▶ PROBLEM 1
Translate this sentence from the truncated Newton summary into Spanish: "The paper addresses scalable, high-precision discrete OT with entropic regularization by developing a GPU-friendly truncated Newton method for the EOT dual."
▶ PROBLEM 2
Please list every key contribution that the truncated Newton summary names.
▶ PROBLEM 3
Carry the truncated Newton summary forward from its final sentence.

▶ PAGE TEXT

--- --- ---

A Truncated Newton Method for Optimal Transport
Mete Kemertas, Amir-massoud Farahmand, Allan D. Jepson
TL;DR
The paper addresses scalable, high-precision discrete OT with entropic regularization by developing a GPU-friendly truncated Newton method for the EOT dual. It introduces a discounted Hessian formulation and a hybrid Newton-Sinkhorn projection that achieves superlinear local convergence without requiring a Lipschitz Hessian, aided by adaptive temperature annealing within the MDOT framework. Key contributions include a specialized linear conjugate gradient routine for the dual, a TruncatedNewtonProject that combines Newton solves with Sinkhorn projections, and an adaptive initialization strategy that eliminates hyperparameter tuning. Empirical results on large-scale, high-dimensional problems demonstrate orders-of-magnitude speedups in wall-clock time at high precision, with a memory-efficient variant enabling problems up to ${n oughly 10^6}$. The work offers a practical route to high-accuracy OT on modern GPUs and provides a foundation for future global-convergence and stochastic-memory-efficient extensions.

--- --- ---

▶ EXCERPTED DATA
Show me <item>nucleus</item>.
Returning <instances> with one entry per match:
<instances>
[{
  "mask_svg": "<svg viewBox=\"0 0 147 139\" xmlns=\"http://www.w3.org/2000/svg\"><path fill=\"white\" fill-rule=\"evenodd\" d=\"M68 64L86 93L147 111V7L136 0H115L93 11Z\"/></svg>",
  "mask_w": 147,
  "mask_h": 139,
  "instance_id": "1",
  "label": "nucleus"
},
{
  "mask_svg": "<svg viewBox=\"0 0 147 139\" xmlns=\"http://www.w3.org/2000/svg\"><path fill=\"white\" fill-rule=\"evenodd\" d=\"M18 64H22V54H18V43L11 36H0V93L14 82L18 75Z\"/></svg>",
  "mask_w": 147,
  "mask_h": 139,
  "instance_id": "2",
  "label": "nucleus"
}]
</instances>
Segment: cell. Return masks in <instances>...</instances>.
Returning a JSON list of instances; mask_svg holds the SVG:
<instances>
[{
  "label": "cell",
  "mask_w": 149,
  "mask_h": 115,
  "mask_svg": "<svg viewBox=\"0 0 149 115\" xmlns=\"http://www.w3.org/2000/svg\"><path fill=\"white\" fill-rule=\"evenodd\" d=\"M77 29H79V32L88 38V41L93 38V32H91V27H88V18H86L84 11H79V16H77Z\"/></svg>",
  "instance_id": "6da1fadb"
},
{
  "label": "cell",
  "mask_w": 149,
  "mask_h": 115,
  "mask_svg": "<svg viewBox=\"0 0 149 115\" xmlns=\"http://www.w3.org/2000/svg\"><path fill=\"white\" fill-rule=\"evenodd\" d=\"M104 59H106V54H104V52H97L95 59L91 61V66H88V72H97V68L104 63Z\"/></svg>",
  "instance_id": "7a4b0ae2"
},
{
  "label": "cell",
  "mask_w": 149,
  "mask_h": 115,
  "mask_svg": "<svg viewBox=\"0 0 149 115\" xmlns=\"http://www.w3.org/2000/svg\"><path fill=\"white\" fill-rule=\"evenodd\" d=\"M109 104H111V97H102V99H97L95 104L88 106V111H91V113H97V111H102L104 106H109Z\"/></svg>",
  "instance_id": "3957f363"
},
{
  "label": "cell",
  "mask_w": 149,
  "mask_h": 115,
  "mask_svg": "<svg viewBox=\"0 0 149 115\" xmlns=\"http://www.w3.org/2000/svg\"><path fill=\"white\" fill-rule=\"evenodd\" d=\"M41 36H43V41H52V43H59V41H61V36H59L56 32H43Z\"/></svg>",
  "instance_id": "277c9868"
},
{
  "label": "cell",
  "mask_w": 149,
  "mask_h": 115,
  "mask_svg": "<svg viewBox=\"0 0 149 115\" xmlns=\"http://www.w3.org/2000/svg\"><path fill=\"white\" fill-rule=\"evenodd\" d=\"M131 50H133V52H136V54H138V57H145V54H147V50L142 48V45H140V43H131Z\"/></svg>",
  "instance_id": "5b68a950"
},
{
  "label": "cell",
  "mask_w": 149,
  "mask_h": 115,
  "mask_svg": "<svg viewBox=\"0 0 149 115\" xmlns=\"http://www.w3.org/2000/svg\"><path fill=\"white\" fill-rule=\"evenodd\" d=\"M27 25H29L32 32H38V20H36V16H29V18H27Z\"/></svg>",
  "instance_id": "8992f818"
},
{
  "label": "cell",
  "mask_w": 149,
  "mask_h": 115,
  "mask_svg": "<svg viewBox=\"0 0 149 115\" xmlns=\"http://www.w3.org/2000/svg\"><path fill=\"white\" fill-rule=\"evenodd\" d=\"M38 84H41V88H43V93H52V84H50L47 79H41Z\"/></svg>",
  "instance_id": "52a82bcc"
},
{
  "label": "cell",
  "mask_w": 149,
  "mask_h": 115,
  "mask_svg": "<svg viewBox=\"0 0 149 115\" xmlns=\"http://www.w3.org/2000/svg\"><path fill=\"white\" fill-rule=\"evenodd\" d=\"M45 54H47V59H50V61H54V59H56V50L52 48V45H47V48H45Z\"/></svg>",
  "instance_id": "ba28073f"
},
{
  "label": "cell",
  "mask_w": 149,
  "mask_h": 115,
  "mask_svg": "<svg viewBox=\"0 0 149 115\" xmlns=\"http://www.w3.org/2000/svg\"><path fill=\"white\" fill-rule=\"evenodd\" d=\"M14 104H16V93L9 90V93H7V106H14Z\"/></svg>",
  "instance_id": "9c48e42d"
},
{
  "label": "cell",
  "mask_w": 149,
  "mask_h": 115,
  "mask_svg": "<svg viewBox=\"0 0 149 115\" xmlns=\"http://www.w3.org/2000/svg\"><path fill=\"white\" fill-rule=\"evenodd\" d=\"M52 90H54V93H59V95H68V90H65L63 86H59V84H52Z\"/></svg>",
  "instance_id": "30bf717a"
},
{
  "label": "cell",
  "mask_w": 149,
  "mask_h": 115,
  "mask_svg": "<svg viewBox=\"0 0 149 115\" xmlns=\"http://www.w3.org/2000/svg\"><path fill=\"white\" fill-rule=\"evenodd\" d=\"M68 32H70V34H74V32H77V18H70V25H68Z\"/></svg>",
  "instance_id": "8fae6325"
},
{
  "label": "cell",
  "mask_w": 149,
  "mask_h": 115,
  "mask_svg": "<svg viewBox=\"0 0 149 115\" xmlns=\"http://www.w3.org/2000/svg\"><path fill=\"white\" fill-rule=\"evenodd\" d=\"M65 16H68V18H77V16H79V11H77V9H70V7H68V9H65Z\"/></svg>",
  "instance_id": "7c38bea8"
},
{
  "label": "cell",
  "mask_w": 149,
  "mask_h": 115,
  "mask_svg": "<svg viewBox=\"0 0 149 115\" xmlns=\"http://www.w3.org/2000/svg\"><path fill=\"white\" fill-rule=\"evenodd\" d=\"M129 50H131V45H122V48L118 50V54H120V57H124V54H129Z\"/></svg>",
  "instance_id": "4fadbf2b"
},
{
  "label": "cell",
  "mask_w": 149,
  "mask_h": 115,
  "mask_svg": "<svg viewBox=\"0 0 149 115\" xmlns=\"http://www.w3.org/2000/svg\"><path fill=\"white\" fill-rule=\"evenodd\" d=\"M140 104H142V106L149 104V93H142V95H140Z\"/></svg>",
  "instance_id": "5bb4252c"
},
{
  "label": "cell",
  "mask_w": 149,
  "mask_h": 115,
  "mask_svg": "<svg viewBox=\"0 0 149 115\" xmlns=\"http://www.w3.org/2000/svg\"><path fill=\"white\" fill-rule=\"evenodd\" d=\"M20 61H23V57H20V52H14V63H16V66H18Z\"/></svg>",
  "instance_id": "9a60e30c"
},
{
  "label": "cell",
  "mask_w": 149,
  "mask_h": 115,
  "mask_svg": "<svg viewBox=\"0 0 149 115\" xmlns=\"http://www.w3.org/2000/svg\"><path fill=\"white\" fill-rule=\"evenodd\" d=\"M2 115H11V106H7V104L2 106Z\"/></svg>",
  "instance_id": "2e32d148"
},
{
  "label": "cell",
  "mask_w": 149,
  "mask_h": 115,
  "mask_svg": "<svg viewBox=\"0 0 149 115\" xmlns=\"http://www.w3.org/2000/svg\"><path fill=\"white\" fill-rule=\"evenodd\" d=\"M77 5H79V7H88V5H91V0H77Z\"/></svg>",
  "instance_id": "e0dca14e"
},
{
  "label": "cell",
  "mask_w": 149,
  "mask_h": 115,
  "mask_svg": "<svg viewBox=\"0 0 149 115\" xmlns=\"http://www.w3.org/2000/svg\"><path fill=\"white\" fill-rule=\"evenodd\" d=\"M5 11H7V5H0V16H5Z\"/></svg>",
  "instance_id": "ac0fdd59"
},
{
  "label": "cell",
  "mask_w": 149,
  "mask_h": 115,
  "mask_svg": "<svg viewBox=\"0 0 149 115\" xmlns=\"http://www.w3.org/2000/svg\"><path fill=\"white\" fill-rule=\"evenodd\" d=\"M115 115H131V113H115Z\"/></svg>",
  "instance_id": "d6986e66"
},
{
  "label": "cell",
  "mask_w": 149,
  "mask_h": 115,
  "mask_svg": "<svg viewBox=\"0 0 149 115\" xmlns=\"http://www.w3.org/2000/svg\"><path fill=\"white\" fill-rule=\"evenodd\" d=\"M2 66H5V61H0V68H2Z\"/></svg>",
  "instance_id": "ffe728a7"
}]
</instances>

--- --- ---

▶ TASK OUTPUT 1
El artículo aborda el OT discreto escalable y de alta precisión con regularización entrópica mediante el desarrollo de un método de Newton truncado, adecuado para GPU, para el dual del EOT.

▶ TASK OUTPUT 2
- a specialized linear conjugate gradient routine for the dual
- a TruncatedNewtonProject that combines Newton solves with Sinkhorn projections
- an adaptive initialization strategy that eliminates hyperparameter tuning

▶ TASK OUTPUT 3
Abstract
Developing a contemporary optimal transport (OT) solver requires navigating trade-offs among several critical requirements: GPU parallelization, scalability to high-dimensional problems, theoretical convergence guarantees, empirical performance in terms of precision versus runtime, and numerical stability in practice. With these challenges in mind, we introduce a specialized truncated Newton algorithm for entropic-regularized OT. In addition to proving that locally quadratic convergence is possible without assuming a Lipschitz Hessian, we provide strategies to maximally exploit the high rate of local convergence in practice. Our GPU-parallel algorithm exhibits exceptionally favorable runtime performance, achieving high precision orders of magnitude faster than many existing alternatives. This is evidenced by wall-clock time experiments on 24 problem sets (12 datasets $\times$ 2 cost functions). The scalability of the algorithm is showcased on an extremely large OT problem with $n \approx 10^6$, solved approximately under weak entopric regularization.